**PROVIDED MATERIAL:**
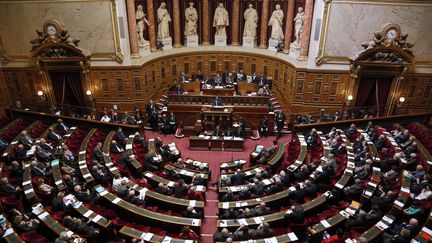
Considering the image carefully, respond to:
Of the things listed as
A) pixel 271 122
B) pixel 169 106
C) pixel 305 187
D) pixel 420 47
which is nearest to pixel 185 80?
pixel 169 106

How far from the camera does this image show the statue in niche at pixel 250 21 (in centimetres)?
1989

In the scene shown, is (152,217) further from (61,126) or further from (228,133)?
(61,126)

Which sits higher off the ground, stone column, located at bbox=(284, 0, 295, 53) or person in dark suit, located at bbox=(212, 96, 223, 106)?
stone column, located at bbox=(284, 0, 295, 53)

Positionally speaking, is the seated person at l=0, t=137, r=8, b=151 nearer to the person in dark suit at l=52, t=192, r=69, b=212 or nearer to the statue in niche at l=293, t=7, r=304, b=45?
the person in dark suit at l=52, t=192, r=69, b=212

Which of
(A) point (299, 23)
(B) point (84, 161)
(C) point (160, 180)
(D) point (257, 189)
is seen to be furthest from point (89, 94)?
(A) point (299, 23)

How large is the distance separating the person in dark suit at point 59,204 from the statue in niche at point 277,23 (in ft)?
48.4

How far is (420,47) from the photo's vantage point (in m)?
15.8

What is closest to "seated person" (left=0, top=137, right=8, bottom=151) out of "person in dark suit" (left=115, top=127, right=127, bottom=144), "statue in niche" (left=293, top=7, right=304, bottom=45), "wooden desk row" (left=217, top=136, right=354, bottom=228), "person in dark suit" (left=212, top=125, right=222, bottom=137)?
"person in dark suit" (left=115, top=127, right=127, bottom=144)

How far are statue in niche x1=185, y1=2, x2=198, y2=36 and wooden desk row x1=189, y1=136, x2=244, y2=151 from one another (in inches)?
326

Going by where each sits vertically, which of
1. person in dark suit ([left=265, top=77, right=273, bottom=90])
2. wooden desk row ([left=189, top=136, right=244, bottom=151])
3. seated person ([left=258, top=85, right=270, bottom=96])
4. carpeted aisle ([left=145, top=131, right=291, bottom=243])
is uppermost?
person in dark suit ([left=265, top=77, right=273, bottom=90])

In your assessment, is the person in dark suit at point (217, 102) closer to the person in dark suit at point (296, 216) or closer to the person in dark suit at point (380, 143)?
the person in dark suit at point (380, 143)

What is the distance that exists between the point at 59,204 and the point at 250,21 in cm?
1527

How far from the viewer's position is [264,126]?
1650 cm

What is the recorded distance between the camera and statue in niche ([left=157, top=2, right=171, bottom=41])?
19297 mm
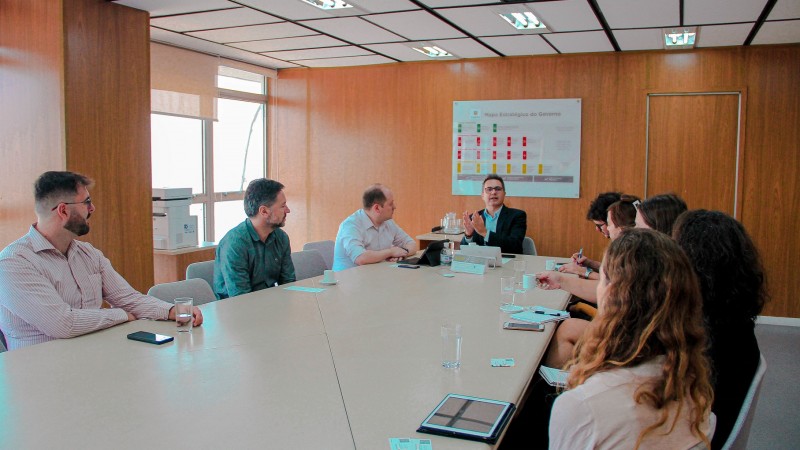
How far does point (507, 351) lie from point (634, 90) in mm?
4953

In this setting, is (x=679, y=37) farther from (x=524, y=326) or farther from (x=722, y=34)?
(x=524, y=326)

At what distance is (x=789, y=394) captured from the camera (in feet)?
14.6

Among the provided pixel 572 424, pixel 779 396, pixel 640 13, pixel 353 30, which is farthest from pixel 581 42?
pixel 572 424

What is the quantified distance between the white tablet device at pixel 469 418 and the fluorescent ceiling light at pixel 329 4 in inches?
145

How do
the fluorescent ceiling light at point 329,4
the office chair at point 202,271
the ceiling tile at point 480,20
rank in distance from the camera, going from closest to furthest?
the office chair at point 202,271, the fluorescent ceiling light at point 329,4, the ceiling tile at point 480,20

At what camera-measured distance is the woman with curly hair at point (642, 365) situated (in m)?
1.48

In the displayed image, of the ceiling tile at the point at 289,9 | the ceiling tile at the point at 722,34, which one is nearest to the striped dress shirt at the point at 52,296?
the ceiling tile at the point at 289,9

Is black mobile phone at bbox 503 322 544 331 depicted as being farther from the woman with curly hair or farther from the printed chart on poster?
the printed chart on poster

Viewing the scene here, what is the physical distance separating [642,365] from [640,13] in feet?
13.7

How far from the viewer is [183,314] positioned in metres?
2.82

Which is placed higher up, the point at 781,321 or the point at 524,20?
the point at 524,20

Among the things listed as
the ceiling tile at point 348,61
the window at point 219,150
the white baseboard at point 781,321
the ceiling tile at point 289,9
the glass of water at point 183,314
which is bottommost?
the white baseboard at point 781,321

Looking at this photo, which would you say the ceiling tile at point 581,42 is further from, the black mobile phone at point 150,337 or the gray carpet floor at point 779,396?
the black mobile phone at point 150,337

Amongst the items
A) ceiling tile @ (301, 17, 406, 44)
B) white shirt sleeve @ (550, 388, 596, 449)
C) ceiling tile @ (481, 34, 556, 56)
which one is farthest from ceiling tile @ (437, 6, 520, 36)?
white shirt sleeve @ (550, 388, 596, 449)
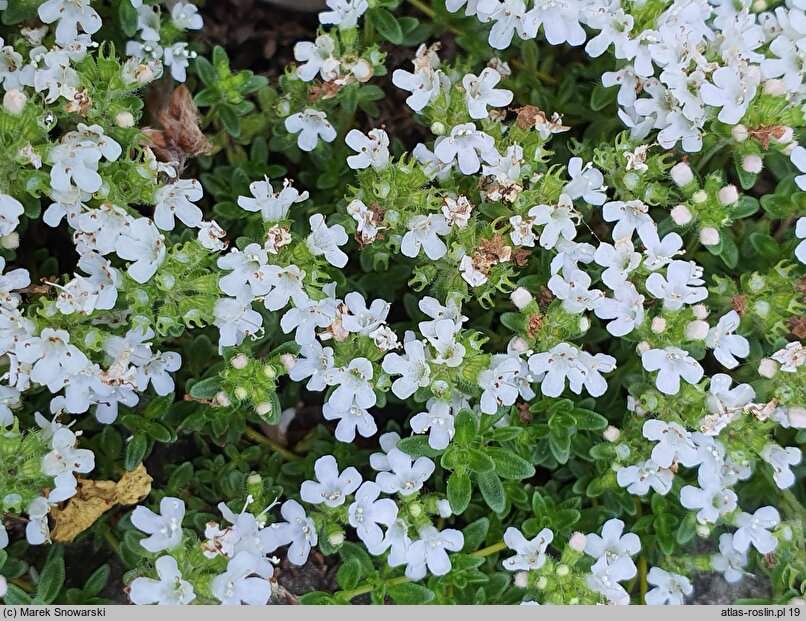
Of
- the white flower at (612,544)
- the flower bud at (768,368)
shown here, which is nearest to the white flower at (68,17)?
the white flower at (612,544)

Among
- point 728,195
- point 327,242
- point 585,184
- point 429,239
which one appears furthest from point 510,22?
point 327,242

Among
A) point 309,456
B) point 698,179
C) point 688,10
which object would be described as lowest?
point 309,456

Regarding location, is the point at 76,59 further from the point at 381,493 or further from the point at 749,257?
the point at 749,257

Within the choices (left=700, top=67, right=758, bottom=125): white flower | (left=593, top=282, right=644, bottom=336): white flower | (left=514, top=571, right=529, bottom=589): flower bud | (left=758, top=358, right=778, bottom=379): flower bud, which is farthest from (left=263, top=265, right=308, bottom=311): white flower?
(left=758, top=358, right=778, bottom=379): flower bud

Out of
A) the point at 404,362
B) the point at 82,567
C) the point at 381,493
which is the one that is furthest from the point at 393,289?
the point at 82,567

**REQUIREMENTS:**
Rewrite the records from the line with "Within the choices" through the end, changing "furthest" to "farthest" and leaving everything else as it is.

**RESPONSE TO THIS TASK:**
Within the choices (left=700, top=67, right=758, bottom=125): white flower | (left=593, top=282, right=644, bottom=336): white flower | (left=514, top=571, right=529, bottom=589): flower bud | (left=758, top=358, right=778, bottom=379): flower bud, which is farthest from (left=263, top=265, right=308, bottom=311): white flower?
(left=758, top=358, right=778, bottom=379): flower bud

Out of
A) the point at 404,362
B) the point at 82,567
C) the point at 381,493
which is the one that is farthest from the point at 393,289?
the point at 82,567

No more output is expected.